Los demócratas admiten que hay mucho que hacer. La brecha entre ricos y pobres sigue siendo demasiado grande, arrecia la violencia y el uso de armas de fuego y las tensiones entre la policía y los afroamericanos generan episodios fatales. Pero Trump solo empeorará las cosas, afirman. Lo pintan como un pendenciero ególatra y embustero, peligrosamente ignorante, que no sabe nada de los asuntos nacionales ni de política exterior.

La única esperanza es Clinton. "No dejen que nadie les diga que nuestro país es débil", arengó la ex primera dama a los delegados. "No lo somos".

¿Qué piensa el ciudadano común de su país? Las encuestas reflejan un panorama complejo. Abrumadoramente dicen que el país avanza en la senda equivocada. Obama, sin embargo, es bien visto.
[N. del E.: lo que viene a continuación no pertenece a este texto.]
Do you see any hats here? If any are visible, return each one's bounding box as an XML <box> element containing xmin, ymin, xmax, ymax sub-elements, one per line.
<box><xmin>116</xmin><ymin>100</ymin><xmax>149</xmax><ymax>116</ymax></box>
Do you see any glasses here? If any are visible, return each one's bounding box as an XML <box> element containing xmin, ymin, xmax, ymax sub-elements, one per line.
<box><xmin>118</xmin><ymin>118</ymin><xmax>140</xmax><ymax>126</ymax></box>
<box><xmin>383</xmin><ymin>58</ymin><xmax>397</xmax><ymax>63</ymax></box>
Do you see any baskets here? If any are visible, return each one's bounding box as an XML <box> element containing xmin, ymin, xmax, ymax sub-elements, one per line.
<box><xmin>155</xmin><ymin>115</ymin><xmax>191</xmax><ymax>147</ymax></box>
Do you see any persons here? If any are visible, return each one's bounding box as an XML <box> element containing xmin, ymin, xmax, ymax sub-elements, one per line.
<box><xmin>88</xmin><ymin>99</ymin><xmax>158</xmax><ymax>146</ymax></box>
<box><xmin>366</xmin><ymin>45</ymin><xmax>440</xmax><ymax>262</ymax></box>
Pero, ¿dónde están los indecisos?

Las elecciones presidenciales las decide un recuento de votos estado por estado, no las encuestas nacionales. Clinton tiene cierta ventaja. Si logra conservar los estados que ganó Obama, será la vencedora. Sus posibilidades podrían aumentar por el incremento que ha habido en la cantidad de ciudadanos no blancos, que tienden a favorecer a los demócratas.

Para ganar, Trump tendría que salir airoso en algunos estados que se llevó Obama. Sus mejores posibilidades estarían en estados industriales como Ohio, Pennsylvania y Wisconsin, donde abundan los obreros blancos que han sufrido con la cambiante economía.

Muchos de ellos son demócratas, pero Trump espera que se identifiquen con la visión negativa de los republicanos y no con la más optimista de los demócratas.